The benefits of this lifestyle are clear and a study carried out by the Pan American Health Organization in 2011 found that the blood pressure of those in Brazil is considerably lower than those in the United States, where punctuality is the ritual of the masses. Moreover, an experiment carried out at the University of South Australia in 2010 found that men who were completely deprived of any time telling devices (smartphone, computer, alarm and microwave included), slept throughout the night, averaging a total of eight hours sleep each – a rare feat in our insomnia-ridden lives where knowing how long we have until morning becomes addictive and destructive.

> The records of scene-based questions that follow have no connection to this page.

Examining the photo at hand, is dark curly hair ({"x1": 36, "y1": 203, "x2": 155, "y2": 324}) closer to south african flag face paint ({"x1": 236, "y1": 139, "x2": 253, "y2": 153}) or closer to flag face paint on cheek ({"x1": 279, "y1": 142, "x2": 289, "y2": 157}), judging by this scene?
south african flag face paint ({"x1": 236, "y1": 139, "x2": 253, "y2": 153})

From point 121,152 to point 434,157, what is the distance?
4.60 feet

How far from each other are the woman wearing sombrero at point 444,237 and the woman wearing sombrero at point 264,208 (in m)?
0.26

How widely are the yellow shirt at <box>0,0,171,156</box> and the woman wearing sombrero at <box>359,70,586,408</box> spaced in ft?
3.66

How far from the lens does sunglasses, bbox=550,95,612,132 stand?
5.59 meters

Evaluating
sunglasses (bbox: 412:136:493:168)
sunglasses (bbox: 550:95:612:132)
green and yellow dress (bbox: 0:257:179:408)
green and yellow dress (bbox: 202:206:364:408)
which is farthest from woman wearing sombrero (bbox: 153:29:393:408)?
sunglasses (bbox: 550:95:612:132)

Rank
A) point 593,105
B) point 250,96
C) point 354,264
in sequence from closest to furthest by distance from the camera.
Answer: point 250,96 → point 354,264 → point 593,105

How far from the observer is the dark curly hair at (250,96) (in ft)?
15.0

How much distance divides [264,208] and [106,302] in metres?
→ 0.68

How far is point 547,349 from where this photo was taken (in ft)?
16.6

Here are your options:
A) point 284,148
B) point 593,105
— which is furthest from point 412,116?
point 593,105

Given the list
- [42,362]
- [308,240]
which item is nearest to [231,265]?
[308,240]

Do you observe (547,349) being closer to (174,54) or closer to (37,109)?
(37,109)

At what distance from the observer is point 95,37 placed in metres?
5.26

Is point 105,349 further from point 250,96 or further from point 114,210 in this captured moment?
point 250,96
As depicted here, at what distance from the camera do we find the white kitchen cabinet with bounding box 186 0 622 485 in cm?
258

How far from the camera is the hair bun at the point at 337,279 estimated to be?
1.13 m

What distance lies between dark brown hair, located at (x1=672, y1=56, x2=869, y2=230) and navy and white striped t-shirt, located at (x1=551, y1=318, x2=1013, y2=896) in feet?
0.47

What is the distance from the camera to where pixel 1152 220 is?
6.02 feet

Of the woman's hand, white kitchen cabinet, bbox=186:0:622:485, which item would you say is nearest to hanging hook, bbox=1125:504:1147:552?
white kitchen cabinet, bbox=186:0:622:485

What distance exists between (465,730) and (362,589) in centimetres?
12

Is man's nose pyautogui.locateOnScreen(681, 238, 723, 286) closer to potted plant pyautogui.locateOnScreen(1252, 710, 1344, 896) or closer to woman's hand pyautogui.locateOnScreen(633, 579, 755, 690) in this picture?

Underpinning our apparent obsession with clocks, however, is the more prevalent issue of our inability to let go and live in the moment, choosing instead to plan every step and every corner of our lives. Rather than following the natural energy within us, we look to the external rigidity of a clock to determine our fate and live in a constant state of unrest. One group of people that doesn’t have this problem is the Pirahã tribe of the Amazon, whose unique and mostly unfathomable language doesn’t allow for time or numbers, meaning its members exist only in the here and now and not in either past or future tense. “By ignoring time,” Zakay muses, “one might live according to one’s own dreams and tempo, completely unrelated to the demands of society and reality.” Although unnatural to us, it’s the most natural thing our body could do.
In the long run, eschewing time altogether isn’t really a choice except on those few glorious days when you really don’t have anything to do and can let the clocks stop, ditch the watch and live as you want. That might mean sleeping in the middle of the day, but who cares? Without time you have the luxury to design your own rules.